[Goal of the exercise]:
Please write down each of the rows below word for word, leaving out the pictures.

[Records for the task]:
^^^^^^^^

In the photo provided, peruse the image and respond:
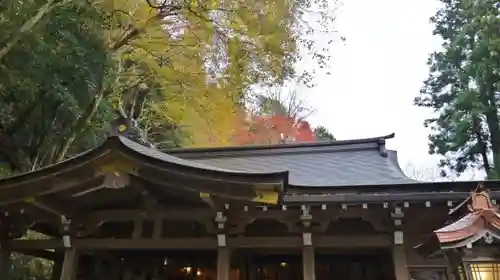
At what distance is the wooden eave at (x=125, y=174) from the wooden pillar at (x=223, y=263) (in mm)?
822

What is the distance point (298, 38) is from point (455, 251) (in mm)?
7931

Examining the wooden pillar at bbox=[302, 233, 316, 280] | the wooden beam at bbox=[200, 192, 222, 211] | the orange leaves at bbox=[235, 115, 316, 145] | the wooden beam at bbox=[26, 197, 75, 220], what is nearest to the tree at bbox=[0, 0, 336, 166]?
the wooden beam at bbox=[26, 197, 75, 220]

^^^^^^^^

[Solution to this task]:
In the photo provided, peruse the image and respond:
At what distance is the wooden eave at (x=125, y=174) from the wooden pillar at (x=223, y=263) (in mm)?
822

What is the distance point (298, 38) is from point (455, 251) (in mm)?
7931

Examining the wooden pillar at bbox=[302, 233, 316, 280] | the wooden beam at bbox=[200, 192, 222, 211] | the orange leaves at bbox=[235, 115, 316, 145] | the wooden beam at bbox=[26, 197, 75, 220], what is nearest to the tree at bbox=[0, 0, 336, 166]?
the wooden beam at bbox=[26, 197, 75, 220]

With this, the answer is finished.